Le Tribunal administratif de Bastia, statuant en référé, rejette la demande de suspension du retrait de permis de conduire. Le requérant, un artisan-glacier, n'a pas démontré l'urgence, car il n'a pas justifié que ses déplacements professionnels ne pouvaient être assurés par un accompagnant ou un collaborateur. La juridiction a appliqué les articles L. 521-1 et L. 522-3 du code de justice administrative.
Le Tribunal Administratif de Bastia, statuant en référé, rejette la demande d'un particulier visant à ordonner au maire de Volpajola de lui permettre d'accéder au registre des procurations. Le juge estime que le requérant n'a pas caractérisé l'urgence ni démontré une atteinte grave et manifestement illégale à une liberté fondamentale, conditions exigées par l'article L. 521-2 du code de justice administrative. La requête est donc jugée irrecevable au titre de cette procédure d'urgence particulière.
Le Tribunal Administratif de Bastia a statué sur deux requêtes d'un agent public concernant un accident de service. Le tribunal a prononcé un non-lieu à statuer sur la demande principale d'indemnisation (n° 2300483) en raison de l'homologation d'un protocole transactionnel. Concernant le recours contre la fixation du taux d'invalidité (n° 2301063), le tribunal a annulé la décision attaquée fixant le taux à 20% et a enjoint à l'administration de le fixer à 35%. La décision s'appuie sur les règles de la responsabilité administrative et du contentieux de l'excès de pouvoir.

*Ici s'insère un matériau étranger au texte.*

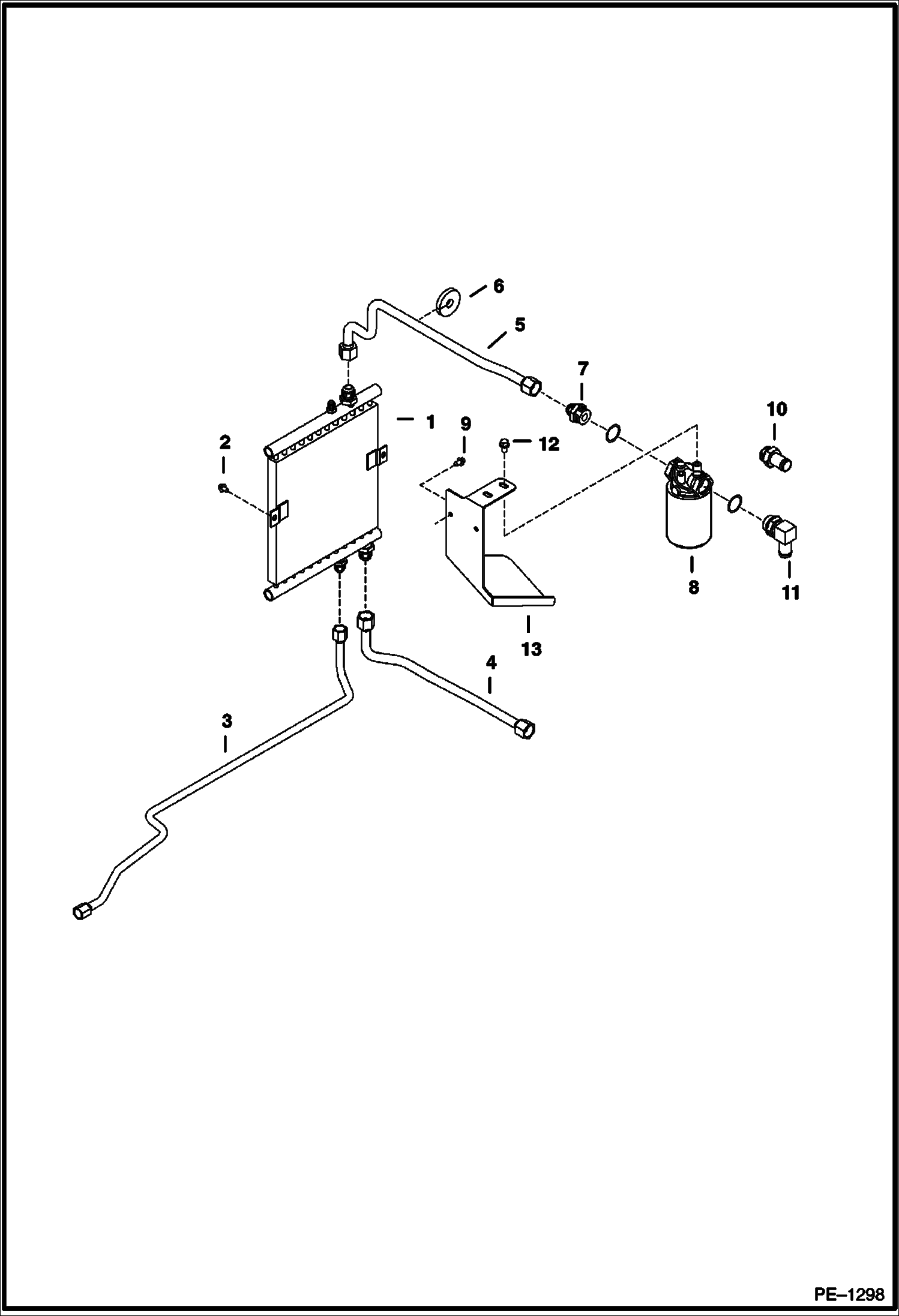 6
5
7
10
1
9
12
2
8
11
13
4
3
PE–1298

Le Tribunal Administratif de Bastia a annulé une sanction disciplinaire de trois jours d'expulsion temporaire de fonction infligée à une aide-soignante par le centre hospitalier de Bonifacio. Le juge a retenu un vice de procédure, constatant que l'agent n'avait pas été informée de son droit à la communication de son dossier individuel avant la décision. Cette méconnaissance des articles L. 532-4 du code général de la fonction publique et du décret du 7 novembre 1989 a privé l'agent d'une garantie essentielle. Le tribunal a également condamné l'hôpital à verser 1 500 euros à l'agent au titre des frais exposés.
Le Tribunal Administratif de Bastia a rejeté la requête de M. B... visant à annuler le refus d'agrément à un recrutement dans la fonction publique civile au titre de l'article L. 4139-2 du code de la défense. Le tribunal a jugé que l'agrément ministériel, condition préalable à ce recrutement dérogatoire, constitue une décision discrétionnaire fondée sur l'appréciation des besoins du service et du parcours des candidats, et ne confère pas un droit individuel. La décision attaquée, qui s'appuie sur une note interne de l'armée de l'air, n'est pas entachée d'erreur de droit ou d'appréciation manifeste.
Le Tribunal Administratif de Bastia a statué sur deux requêtes de M. Dumont contestant le refus initial de reconnaissance d'un accident du travail comme imputable au service et des décisions ultérieures relatives à son congé. Le tribunal a jugé que la reconnaissance ultérieure de l'accident par l'administration rendait sans objet une partie des demandes d'annulation. Il a rejeté les autres conclusions, notamment celles concernant les placements en congé, au motif qu'elles ne présentaient pas de vice de droit ou de procédure. Les textes appliqués étaient principalement les articles L. 822-21 et L. 822-22 du code général de la fonction publique.